Lo Aguirre
- Location: Santiago Metropolitan Region, Chile; 33°26′46.77″S 70°55′16.77″W﻿ / ﻿33.4463250°S 70.9213250°W;
- Products: Copper
- Opened: 1980
- Closed: 2000
- Company: Nueva Pudahuel

= Lo Aguirre =

Copper mine in Chile

Lo Aguirre is a medium-sized copper mine located west of Santiago in central Chile. The copper deposit is of stratabound type and formed during a time of extensional tectonics in what is now the Chilean Coast Range in the Jurassic and Cretaceous. The mile lies at elevation between 500 and 700 m a.s.l. In the late 1980s Lo Aguirre became a commercial solvent-extraction-based operation using bioleaching. It became Chile's first mine to achieve this despite a previous attempt at Chuquicamata in the early 1970s. The mine begun operations in November 1980 and closed in 2000 but the procedures associated to the closure lasted until 2016. The mine was known for being the mine that was closest to Chile's capital Santiago.

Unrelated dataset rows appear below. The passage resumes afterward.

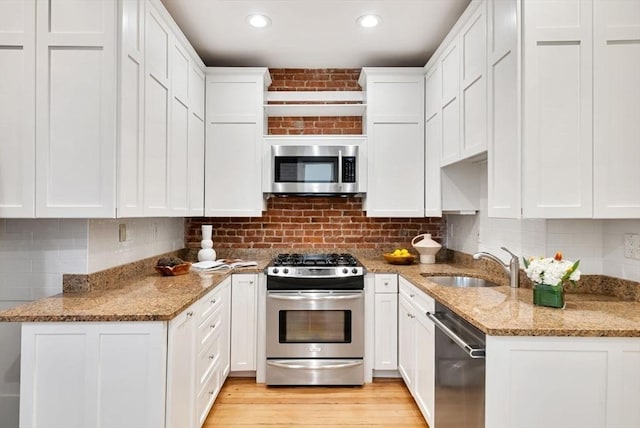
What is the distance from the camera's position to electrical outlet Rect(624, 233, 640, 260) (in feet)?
6.04

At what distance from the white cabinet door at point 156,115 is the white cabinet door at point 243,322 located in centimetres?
86

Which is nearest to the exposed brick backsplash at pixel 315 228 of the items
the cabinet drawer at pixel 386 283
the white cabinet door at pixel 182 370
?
the cabinet drawer at pixel 386 283

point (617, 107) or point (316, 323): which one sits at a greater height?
point (617, 107)

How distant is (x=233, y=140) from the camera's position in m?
3.30

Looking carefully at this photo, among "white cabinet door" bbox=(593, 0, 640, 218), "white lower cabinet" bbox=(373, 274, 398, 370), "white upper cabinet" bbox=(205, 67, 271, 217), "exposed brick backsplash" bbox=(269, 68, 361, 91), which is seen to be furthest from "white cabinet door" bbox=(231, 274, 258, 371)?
"white cabinet door" bbox=(593, 0, 640, 218)

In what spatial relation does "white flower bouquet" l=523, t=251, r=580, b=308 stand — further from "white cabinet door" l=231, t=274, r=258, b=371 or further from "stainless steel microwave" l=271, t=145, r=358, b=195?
"white cabinet door" l=231, t=274, r=258, b=371

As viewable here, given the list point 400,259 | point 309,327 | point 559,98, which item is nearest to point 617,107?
point 559,98

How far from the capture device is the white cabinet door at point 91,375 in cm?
161

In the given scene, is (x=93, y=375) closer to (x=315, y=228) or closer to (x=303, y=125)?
(x=315, y=228)

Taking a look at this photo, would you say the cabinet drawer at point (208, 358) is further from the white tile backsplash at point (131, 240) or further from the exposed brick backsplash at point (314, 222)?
the exposed brick backsplash at point (314, 222)

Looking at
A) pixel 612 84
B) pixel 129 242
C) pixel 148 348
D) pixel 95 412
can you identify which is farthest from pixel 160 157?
pixel 612 84

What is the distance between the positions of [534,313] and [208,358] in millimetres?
1844

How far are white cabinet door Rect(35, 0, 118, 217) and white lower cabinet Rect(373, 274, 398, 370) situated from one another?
194 centimetres

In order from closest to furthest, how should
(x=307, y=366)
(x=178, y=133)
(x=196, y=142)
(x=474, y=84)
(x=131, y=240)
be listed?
(x=474, y=84) < (x=131, y=240) < (x=178, y=133) < (x=307, y=366) < (x=196, y=142)
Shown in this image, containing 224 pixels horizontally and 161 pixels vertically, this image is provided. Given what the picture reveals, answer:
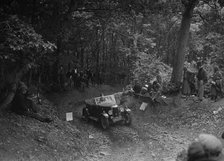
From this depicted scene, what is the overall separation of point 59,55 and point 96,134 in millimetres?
8705

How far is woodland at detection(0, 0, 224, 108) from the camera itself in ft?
35.2

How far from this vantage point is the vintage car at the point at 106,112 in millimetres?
14492

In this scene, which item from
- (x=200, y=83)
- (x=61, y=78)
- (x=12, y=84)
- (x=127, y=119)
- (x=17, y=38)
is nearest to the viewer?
(x=17, y=38)

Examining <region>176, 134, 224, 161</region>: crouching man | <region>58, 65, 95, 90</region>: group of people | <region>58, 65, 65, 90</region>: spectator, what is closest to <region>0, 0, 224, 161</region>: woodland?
<region>58, 65, 65, 90</region>: spectator

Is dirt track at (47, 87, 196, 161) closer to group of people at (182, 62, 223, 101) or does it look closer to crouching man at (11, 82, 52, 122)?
crouching man at (11, 82, 52, 122)

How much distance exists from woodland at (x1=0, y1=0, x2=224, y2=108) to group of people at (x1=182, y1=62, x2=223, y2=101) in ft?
2.98

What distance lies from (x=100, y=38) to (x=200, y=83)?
1332 centimetres

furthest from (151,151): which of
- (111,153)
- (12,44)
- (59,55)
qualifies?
(59,55)

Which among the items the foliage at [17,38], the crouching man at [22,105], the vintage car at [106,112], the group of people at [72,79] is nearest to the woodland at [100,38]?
the foliage at [17,38]

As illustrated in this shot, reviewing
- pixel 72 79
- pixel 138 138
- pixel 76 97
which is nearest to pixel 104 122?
pixel 138 138

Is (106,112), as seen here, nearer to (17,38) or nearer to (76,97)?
(17,38)

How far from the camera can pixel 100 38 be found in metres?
29.2

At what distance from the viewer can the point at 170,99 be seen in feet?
59.8

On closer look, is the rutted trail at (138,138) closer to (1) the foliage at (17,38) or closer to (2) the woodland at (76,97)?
(2) the woodland at (76,97)
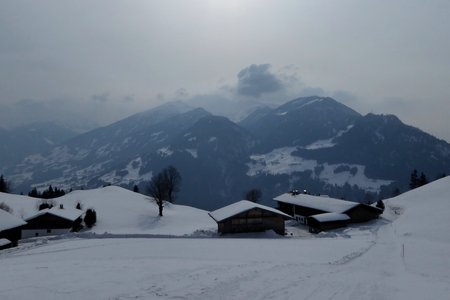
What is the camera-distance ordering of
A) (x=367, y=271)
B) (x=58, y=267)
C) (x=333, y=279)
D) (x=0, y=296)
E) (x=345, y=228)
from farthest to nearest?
(x=345, y=228) < (x=367, y=271) < (x=58, y=267) < (x=333, y=279) < (x=0, y=296)

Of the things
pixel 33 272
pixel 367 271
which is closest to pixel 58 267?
pixel 33 272

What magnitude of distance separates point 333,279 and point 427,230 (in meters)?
33.0

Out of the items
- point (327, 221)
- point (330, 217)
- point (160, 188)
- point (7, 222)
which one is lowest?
point (327, 221)

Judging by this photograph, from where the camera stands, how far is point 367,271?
25.5m

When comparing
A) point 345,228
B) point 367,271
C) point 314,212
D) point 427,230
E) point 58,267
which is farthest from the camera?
point 314,212

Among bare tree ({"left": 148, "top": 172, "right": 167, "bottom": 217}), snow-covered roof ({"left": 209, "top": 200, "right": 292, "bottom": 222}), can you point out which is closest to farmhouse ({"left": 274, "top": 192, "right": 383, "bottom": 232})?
snow-covered roof ({"left": 209, "top": 200, "right": 292, "bottom": 222})

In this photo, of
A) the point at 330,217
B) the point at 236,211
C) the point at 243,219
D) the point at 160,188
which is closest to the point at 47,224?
the point at 160,188

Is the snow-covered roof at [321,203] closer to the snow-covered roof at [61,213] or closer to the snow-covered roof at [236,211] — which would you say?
the snow-covered roof at [236,211]

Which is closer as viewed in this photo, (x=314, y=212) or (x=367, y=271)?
(x=367, y=271)

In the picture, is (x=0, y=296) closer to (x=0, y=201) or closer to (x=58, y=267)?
(x=58, y=267)

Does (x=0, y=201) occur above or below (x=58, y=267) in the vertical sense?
above

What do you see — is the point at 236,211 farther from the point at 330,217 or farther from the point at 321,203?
the point at 321,203

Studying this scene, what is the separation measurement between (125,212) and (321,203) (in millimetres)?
42043

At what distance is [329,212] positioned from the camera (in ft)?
225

The mine existed in the 18th century when Jesuits mined copper oxides from it. Mining and exploration activity in it started again in 1865 and lasted until 1924. In the last eight years of activity the mine was owned by Santiago Mining Co, a subsidiary of Anaconda Copper.

There are three main mineralized orebodies in Lo Aguirre known as Principal, Amanda and Milagro. Geologically the ore deposit of Lo Aguirre is similar to the deposits of Michilla, Mantos Blancos and El Soldado.